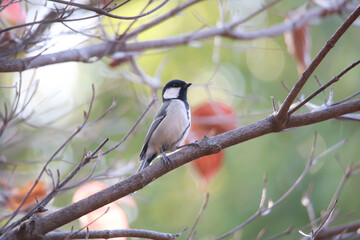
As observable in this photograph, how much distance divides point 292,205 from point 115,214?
2626 millimetres

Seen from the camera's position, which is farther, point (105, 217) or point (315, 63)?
point (105, 217)

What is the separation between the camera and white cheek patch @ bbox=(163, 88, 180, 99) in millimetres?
3645

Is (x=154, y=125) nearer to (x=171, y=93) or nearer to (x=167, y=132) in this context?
(x=167, y=132)

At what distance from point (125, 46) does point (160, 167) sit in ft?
3.85

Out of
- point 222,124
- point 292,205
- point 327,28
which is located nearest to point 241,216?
point 292,205

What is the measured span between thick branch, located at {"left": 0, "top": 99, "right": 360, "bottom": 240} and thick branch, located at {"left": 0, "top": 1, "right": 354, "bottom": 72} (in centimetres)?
52

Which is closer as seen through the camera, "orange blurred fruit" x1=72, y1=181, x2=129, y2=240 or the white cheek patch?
"orange blurred fruit" x1=72, y1=181, x2=129, y2=240

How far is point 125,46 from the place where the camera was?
3080 millimetres

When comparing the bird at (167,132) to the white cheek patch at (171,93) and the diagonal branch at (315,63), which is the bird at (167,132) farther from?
the diagonal branch at (315,63)

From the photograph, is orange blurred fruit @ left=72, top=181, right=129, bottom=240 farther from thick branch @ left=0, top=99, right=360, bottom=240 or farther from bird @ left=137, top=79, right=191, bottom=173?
thick branch @ left=0, top=99, right=360, bottom=240

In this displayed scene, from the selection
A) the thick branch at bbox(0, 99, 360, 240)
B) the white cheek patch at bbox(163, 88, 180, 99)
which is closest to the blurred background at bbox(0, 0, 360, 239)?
the white cheek patch at bbox(163, 88, 180, 99)

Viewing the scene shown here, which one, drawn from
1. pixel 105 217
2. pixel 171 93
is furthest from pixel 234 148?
pixel 105 217

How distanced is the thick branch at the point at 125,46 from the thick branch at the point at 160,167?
0.52m

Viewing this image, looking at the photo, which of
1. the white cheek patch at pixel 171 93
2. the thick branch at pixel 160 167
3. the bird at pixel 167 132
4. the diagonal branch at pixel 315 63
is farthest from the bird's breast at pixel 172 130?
the diagonal branch at pixel 315 63
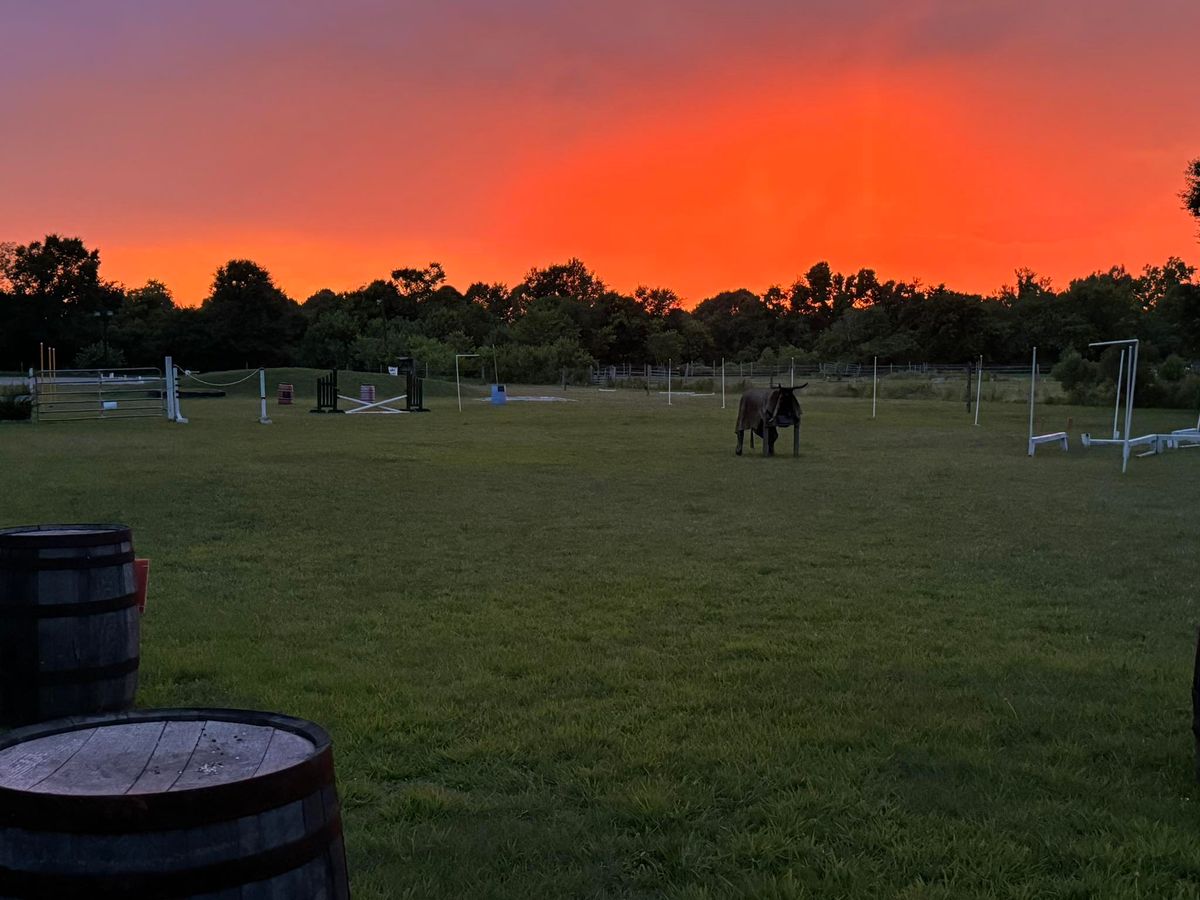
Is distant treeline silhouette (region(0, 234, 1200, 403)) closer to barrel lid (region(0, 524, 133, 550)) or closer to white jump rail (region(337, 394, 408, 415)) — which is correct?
white jump rail (region(337, 394, 408, 415))

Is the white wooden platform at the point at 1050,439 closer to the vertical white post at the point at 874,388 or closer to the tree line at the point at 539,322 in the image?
the vertical white post at the point at 874,388

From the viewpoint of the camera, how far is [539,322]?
Result: 90.6 m

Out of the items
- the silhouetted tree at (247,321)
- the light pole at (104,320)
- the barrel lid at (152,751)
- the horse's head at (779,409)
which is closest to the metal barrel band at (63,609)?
the barrel lid at (152,751)

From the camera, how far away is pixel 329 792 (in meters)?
1.87

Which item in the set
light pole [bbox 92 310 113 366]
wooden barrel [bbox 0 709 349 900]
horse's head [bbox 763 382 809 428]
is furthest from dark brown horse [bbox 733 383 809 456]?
light pole [bbox 92 310 113 366]

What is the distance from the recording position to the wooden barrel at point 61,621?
3652 mm

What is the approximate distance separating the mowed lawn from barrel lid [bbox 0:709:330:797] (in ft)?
3.54

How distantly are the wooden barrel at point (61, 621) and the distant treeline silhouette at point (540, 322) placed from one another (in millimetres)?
66540

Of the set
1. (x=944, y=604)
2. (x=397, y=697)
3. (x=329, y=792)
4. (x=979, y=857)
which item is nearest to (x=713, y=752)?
(x=979, y=857)

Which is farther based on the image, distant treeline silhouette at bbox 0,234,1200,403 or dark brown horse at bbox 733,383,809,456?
distant treeline silhouette at bbox 0,234,1200,403

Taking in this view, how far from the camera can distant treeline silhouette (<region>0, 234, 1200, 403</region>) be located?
72062 millimetres

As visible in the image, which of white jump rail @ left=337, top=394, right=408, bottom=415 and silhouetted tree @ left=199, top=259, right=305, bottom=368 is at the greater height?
→ silhouetted tree @ left=199, top=259, right=305, bottom=368

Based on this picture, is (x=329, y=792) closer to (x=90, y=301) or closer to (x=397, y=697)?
(x=397, y=697)

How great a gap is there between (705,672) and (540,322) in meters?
86.8
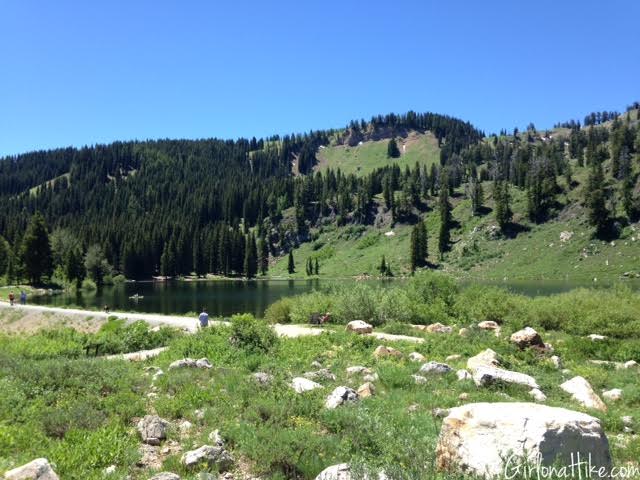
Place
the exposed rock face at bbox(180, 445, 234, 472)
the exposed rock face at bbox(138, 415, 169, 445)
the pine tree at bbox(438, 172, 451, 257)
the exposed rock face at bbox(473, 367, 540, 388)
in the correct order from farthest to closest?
the pine tree at bbox(438, 172, 451, 257)
the exposed rock face at bbox(473, 367, 540, 388)
the exposed rock face at bbox(138, 415, 169, 445)
the exposed rock face at bbox(180, 445, 234, 472)

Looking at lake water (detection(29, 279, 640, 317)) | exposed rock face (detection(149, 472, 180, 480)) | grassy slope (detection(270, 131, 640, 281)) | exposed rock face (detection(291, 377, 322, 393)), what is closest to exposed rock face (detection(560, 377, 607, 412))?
exposed rock face (detection(291, 377, 322, 393))

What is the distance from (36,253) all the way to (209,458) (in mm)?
104321

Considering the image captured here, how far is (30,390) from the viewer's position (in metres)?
11.9

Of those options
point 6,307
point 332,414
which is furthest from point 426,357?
point 6,307

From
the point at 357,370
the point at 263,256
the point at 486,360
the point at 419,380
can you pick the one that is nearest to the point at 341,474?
the point at 419,380

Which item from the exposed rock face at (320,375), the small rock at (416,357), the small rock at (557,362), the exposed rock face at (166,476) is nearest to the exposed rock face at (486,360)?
the small rock at (416,357)

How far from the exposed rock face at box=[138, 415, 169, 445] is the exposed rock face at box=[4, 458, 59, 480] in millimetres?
2447

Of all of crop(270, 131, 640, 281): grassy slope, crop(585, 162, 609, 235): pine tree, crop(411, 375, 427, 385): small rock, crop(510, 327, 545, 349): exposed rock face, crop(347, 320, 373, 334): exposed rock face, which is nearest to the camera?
crop(411, 375, 427, 385): small rock

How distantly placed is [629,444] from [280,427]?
6.92 m

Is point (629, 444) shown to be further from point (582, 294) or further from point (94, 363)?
point (582, 294)

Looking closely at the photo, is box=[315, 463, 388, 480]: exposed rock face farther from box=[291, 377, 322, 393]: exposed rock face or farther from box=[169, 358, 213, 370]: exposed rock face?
box=[169, 358, 213, 370]: exposed rock face

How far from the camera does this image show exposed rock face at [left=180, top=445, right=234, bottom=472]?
26.3ft

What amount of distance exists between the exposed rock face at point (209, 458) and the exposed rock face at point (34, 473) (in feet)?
6.81

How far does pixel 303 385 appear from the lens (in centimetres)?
1255
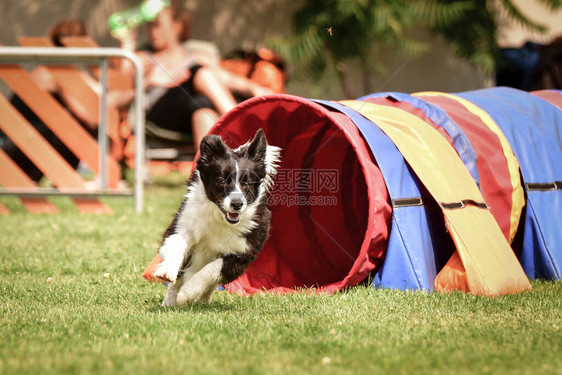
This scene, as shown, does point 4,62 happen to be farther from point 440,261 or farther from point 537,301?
point 537,301

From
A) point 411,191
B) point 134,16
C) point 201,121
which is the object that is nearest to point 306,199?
point 411,191

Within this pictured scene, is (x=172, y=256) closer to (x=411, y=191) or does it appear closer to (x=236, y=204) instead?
(x=236, y=204)

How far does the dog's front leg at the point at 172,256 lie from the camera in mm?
4316

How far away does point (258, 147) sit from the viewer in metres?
4.60

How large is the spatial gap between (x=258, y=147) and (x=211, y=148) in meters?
0.29

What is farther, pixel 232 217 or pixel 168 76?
pixel 168 76

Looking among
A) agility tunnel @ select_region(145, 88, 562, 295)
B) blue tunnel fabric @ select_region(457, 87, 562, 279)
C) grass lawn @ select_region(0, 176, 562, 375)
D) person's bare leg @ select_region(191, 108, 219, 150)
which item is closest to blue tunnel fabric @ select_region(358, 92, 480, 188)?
agility tunnel @ select_region(145, 88, 562, 295)

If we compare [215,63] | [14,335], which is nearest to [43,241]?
[14,335]

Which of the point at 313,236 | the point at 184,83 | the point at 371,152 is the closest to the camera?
the point at 371,152

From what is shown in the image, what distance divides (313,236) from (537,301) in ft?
6.60

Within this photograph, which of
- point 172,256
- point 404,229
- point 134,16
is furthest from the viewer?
point 134,16

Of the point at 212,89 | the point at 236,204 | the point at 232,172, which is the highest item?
the point at 232,172

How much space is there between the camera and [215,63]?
1380 cm

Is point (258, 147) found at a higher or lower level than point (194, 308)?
higher
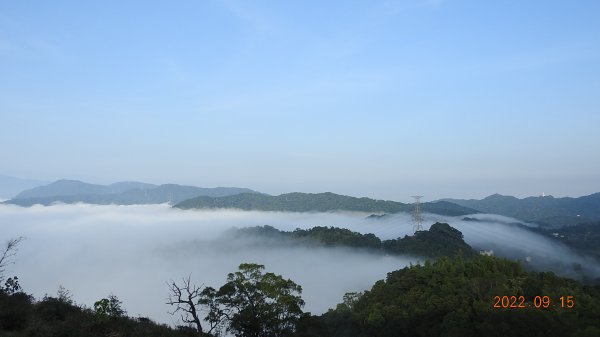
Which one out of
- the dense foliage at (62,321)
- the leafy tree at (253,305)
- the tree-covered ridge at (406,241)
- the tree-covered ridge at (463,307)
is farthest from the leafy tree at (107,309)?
the tree-covered ridge at (406,241)

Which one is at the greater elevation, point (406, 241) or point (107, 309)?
point (107, 309)

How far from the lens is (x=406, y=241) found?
13388cm

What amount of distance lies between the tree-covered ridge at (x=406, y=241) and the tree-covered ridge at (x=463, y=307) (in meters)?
42.7

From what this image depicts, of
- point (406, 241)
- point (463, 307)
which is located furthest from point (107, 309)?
point (406, 241)

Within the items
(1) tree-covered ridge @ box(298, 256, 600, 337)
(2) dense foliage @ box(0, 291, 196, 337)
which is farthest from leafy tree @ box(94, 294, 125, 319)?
(1) tree-covered ridge @ box(298, 256, 600, 337)

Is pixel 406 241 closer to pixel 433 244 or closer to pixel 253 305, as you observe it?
pixel 433 244

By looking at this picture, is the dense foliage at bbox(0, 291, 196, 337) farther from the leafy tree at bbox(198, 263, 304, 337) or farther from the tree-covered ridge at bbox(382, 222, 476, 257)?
the tree-covered ridge at bbox(382, 222, 476, 257)

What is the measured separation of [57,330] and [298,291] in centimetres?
1807

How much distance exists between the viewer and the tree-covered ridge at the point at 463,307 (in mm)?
34562

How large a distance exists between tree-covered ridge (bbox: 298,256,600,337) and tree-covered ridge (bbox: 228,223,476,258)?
4270 cm

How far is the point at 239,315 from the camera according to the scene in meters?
26.8

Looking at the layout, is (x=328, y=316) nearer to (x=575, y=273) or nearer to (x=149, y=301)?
(x=575, y=273)

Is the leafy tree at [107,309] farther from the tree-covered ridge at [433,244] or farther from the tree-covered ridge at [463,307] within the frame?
the tree-covered ridge at [433,244]

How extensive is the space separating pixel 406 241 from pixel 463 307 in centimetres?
9336
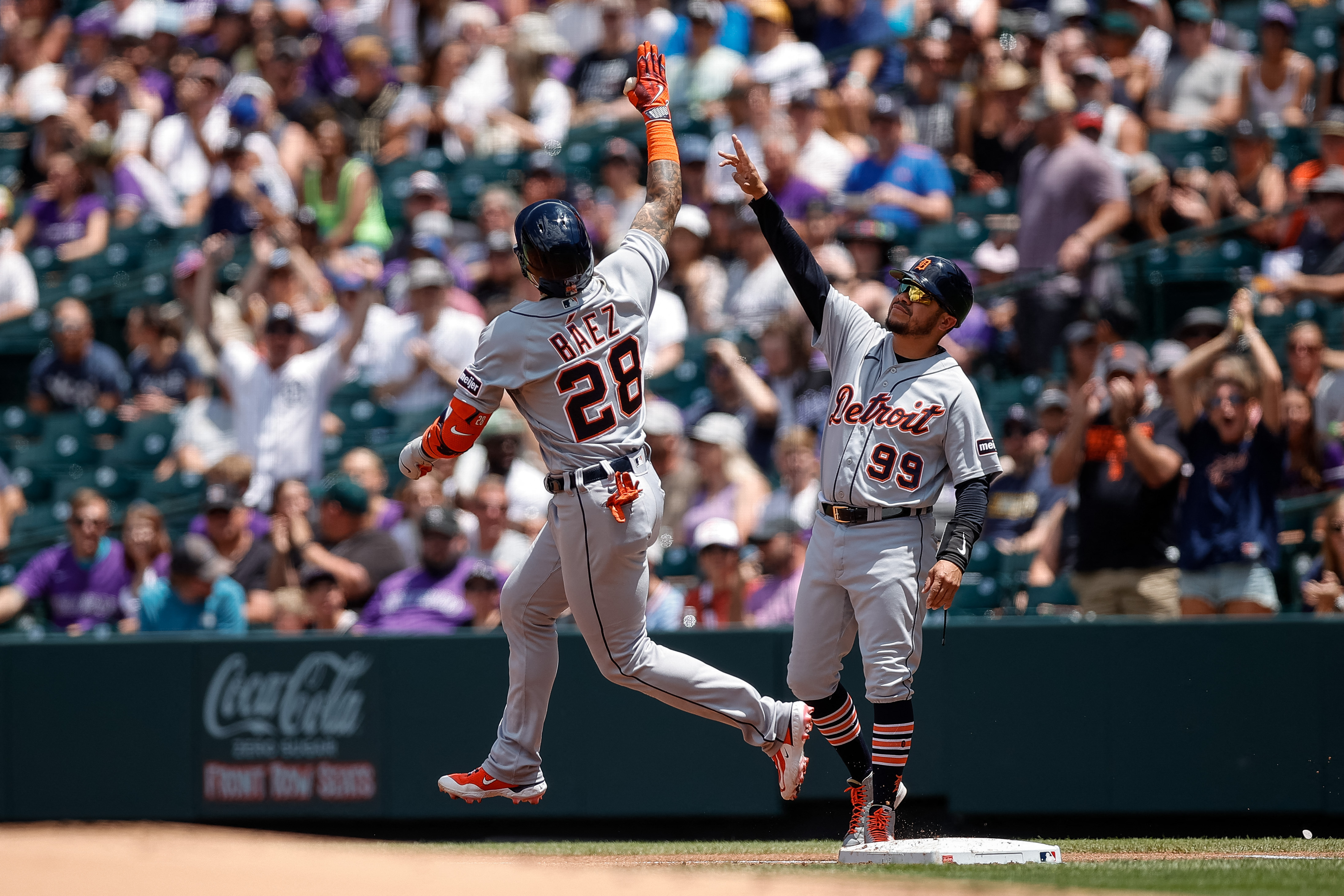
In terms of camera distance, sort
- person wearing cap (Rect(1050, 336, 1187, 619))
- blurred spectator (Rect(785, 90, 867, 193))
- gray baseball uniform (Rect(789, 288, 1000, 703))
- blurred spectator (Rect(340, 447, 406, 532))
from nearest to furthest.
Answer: gray baseball uniform (Rect(789, 288, 1000, 703)) < person wearing cap (Rect(1050, 336, 1187, 619)) < blurred spectator (Rect(340, 447, 406, 532)) < blurred spectator (Rect(785, 90, 867, 193))

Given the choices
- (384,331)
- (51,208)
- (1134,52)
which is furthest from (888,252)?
(51,208)

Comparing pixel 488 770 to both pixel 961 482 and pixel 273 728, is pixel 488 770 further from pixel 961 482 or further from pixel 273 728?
Answer: pixel 273 728

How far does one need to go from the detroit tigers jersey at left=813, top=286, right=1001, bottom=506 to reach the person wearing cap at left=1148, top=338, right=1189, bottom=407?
2845 mm

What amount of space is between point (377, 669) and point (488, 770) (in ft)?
9.37

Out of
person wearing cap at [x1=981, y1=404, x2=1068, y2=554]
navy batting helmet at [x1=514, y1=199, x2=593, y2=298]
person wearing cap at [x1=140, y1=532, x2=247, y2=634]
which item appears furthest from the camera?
person wearing cap at [x1=140, y1=532, x2=247, y2=634]

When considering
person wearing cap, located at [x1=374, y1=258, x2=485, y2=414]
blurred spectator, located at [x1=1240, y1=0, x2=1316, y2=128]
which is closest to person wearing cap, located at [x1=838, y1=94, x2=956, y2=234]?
blurred spectator, located at [x1=1240, y1=0, x2=1316, y2=128]

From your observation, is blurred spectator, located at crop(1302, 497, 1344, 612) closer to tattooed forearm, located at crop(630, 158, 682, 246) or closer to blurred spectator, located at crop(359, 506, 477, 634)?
tattooed forearm, located at crop(630, 158, 682, 246)

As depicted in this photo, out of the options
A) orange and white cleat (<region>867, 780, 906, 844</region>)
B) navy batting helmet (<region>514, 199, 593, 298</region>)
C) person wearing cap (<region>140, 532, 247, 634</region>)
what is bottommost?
orange and white cleat (<region>867, 780, 906, 844</region>)

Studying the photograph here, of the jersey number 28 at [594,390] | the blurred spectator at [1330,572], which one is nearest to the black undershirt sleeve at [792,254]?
the jersey number 28 at [594,390]

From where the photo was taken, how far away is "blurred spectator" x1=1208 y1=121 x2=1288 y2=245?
9820mm

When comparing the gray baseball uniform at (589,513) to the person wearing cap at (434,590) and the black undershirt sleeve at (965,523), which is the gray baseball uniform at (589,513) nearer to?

## ÉNONCÉ DU PROBLÈME
Recopiez telles quelles les lignes, en commençant par celle qui contient "What amount of space" et en allant jusqu'à la dernière ligne des données, ces deux bornes incluses.

## LA RÉPONSE
What amount of space is between point (377, 669) and point (488, 770) (in ft)?
9.37

Out of
person wearing cap at [x1=981, y1=404, x2=1068, y2=554]
navy batting helmet at [x1=514, y1=199, x2=593, y2=298]
person wearing cap at [x1=140, y1=532, x2=247, y2=634]
which item appears furthest from the camera?
person wearing cap at [x1=140, y1=532, x2=247, y2=634]

When considering
person wearing cap, located at [x1=374, y1=258, x2=485, y2=414]
blurred spectator, located at [x1=1240, y1=0, x2=1316, y2=128]
which is closest to person wearing cap, located at [x1=838, y1=94, x2=956, y2=234]?
blurred spectator, located at [x1=1240, y1=0, x2=1316, y2=128]

From your observation, is blurred spectator, located at crop(1302, 497, 1344, 612) closer to tattooed forearm, located at crop(630, 158, 682, 246) or closer to blurred spectator, located at crop(359, 506, 477, 634)?
tattooed forearm, located at crop(630, 158, 682, 246)

As depicted in this photo, out of the options
A) orange and white cleat (<region>867, 780, 906, 844</region>)
B) navy batting helmet (<region>514, 199, 593, 298</region>)
C) person wearing cap (<region>140, 532, 247, 634</region>)
what is bottommost?
orange and white cleat (<region>867, 780, 906, 844</region>)

Studying the photograph here, of the jersey number 28 at [594,390] | the blurred spectator at [1330,572], which one is nearest to the black undershirt sleeve at [792,254]?
the jersey number 28 at [594,390]

From where the photo was taken, how far away is "blurred spectator" x1=1208 y1=121 x2=1288 y2=245?
9820mm

When comparing the gray baseball uniform at (589,513) to the person wearing cap at (434,590) and the black undershirt sleeve at (965,523), which is the gray baseball uniform at (589,513) nearer to?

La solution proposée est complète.